The house we have recently moved to is what you might call vintage; it was built in 1938. It has many great features; and over the years, some of the features have changed and others have remained the same.
I am certain the master bathroom has seen some remodeling; however, unlike other improvements in the home, the bathroom could use another refreshing. We plan to make some changes in the near future, but our most important issue after moving in was privacy. A prior owner had used a spray giving the window glass a frosted look with a clear border. This solution seemed to be a good enough for the tenants who occupied the home while we were preparing to sell our home. However, the last tenant removed the frosted part on one window, and the children must have picked away at the other window leaving it less than attractive. Once we moved in, we needed the light, but needed the privacy more. I had purchased some temporary blinds, and we lived with them for a couple of weeks; but I could only tolerate that for a short time.
In the mean time, I had been thinking of an inexpensive solution that would be attractive enough, private enough and easy enough for the short term until we make some major adjustments to this bathroom.
On a previous trip to IKEA, I had seen a new pattern of sliding panels and was thinking of different ways I might make the panel work for me. The panels are only 24 inches wide, and fortunately the bathroom windows are about the same size. The upper portion of the double sash windows provide enough privacy because of foliage outside, but the lower half was my concern. I did not want to install the sliding frames that are available for these panels, but did want to keep the project simple.

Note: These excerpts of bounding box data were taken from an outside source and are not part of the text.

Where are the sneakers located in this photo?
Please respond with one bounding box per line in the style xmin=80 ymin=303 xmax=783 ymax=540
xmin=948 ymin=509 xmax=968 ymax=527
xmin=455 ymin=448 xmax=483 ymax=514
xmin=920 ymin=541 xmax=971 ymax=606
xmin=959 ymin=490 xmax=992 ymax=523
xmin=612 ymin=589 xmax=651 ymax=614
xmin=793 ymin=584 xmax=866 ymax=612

I purchased small, slender, cafe curtain rods easily found in just about any hardware or big box store. To give the panel some weight to hang properly, I purchased one- quarter inch steel dowels, and sewed a pocket on the top of my fabric and bottom of my panel fabric; slipped the curtain rod in the top and the steel dowel in the bottom; gravity did the rest, pulling the curtain down snuggly to the window sill.
One of the reasons this was so easy and simple is that the fabric edges, a poly or plastic of some sort, will not fray; so there was no finishing to the edges, as there would be with other fabrics. I liked this grid or checker pattern because it lent itself to a country or more modern style. I had enough fabric left to do a similar treatment on the back door window that gives both our neighbor to the north, and us a bit more privacy. The only change I made in the construction was to fix the same type of rods to the top and bottom so the bottom was firmly fixed, and would not bang on the door every time the door opened or closed. With the bathroom windows, this was not an issue and, having the bottom of the window blind not fixed, makes opening the windows in the bath room easier.
Covering three windows for under $30 feels like a good deal to me. I saved my dollars for the kitchen and dining room windows and went with linen top-down and bottom-up blinds that allow light and privacy, a win, win.